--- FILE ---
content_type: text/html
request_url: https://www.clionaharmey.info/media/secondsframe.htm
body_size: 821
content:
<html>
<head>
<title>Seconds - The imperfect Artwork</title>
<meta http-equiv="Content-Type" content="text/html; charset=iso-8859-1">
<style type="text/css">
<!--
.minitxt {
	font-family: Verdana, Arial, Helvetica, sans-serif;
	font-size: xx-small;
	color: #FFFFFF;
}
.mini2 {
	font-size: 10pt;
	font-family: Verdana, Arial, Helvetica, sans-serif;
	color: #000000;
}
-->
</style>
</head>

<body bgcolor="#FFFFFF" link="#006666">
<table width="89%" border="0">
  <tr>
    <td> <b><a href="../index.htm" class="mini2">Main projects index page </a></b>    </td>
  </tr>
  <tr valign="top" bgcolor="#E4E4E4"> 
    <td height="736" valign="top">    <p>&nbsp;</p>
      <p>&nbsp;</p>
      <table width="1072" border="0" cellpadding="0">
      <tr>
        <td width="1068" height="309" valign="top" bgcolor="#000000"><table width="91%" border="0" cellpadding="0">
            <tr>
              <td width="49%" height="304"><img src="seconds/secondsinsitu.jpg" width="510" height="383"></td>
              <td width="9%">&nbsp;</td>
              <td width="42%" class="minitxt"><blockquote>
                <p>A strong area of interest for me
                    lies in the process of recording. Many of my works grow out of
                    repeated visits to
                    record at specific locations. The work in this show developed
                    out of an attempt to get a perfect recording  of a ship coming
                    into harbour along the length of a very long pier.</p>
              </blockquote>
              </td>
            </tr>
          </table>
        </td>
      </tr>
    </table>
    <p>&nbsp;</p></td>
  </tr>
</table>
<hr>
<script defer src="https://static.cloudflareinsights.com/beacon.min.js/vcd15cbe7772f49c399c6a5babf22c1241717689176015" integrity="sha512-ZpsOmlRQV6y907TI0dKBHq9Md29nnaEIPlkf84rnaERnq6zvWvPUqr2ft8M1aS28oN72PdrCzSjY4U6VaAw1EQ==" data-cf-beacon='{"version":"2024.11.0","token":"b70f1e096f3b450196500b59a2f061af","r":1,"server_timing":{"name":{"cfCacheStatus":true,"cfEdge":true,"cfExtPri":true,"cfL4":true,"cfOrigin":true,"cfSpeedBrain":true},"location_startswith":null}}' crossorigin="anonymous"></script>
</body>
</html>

--- Required action ---
From the first line to the last, copy the data exactly.

--- Response ---
--- FILE ---
content_type: text/html
request_url: https://www.clionaharmey.info/media/secondsframe.htm
body_size: 821
content:
<html>
<head>
<title>Seconds - The imperfect Artwork</title>
<meta http-equiv="Content-Type" content="text/html; charset=iso-8859-1">
<style type="text/css">
<!--
.minitxt {
	font-family: Verdana, Arial, Helvetica, sans-serif;
	font-size: xx-small;
	color: #FFFFFF;
}
.mini2 {
	font-size: 10pt;
	font-family: Verdana, Arial, Helvetica, sans-serif;
	color: #000000;
}
-->
</style>
</head>

<body bgcolor="#FFFFFF" link="#006666">
<table width="89%" border="0">
  <tr>
    <td> <b><a href="../index.htm" class="mini2">Main projects index page </a></b>    </td>
  </tr>
  <tr valign="top" bgcolor="#E4E4E4"> 
    <td height="736" valign="top">    <p>&nbsp;</p>
      <p>&nbsp;</p>
      <table width="1072" border="0" cellpadding="0">
      <tr>
        <td width="1068" height="309" valign="top" bgcolor="#000000"><table width="91%" border="0" cellpadding="0">
            <tr>
              <td width="49%" height="304"><img src="seconds/secondsinsitu.jpg" width="510" height="383"></td>
              <td width="9%">&nbsp;</td>
              <td width="42%" class="minitxt"><blockquote>
                <p>A strong area of interest for me
                    lies in the process of recording. Many of my works grow out of
                    repeated visits to
                    record at specific locations. The work in this show developed
                    out of an attempt to get a perfect recording  of a ship coming
                    into harbour along the length of a very long pier.</p>
              </blockquote>
              </td>
            </tr>
          </table>
        </td>
      </tr>
    </table>
    <p>&nbsp;</p></td>
  </tr>
</table>
<hr>
<script defer src="https://static.cloudflareinsights.com/beacon.min.js/vcd15cbe7772f49c399c6a5babf22c1241717689176015" integrity="sha512-ZpsOmlRQV6y907TI0dKBHq9Md29nnaEIPlkf84rnaERnq6zvWvPUqr2ft8M1aS28oN72PdrCzSjY4U6VaAw1EQ==" data-cf-beacon='{"version":"2024.11.0","token":"b70f1e096f3b450196500b59a2f061af","r":1,"server_timing":{"name":{"cfCacheStatus":true,"cfEdge":true,"cfExtPri":true,"cfL4":true,"cfOrigin":true,"cfSpeedBrain":true},"location_startswith":null}}' crossorigin="anonymous"></script>
</body>
</html>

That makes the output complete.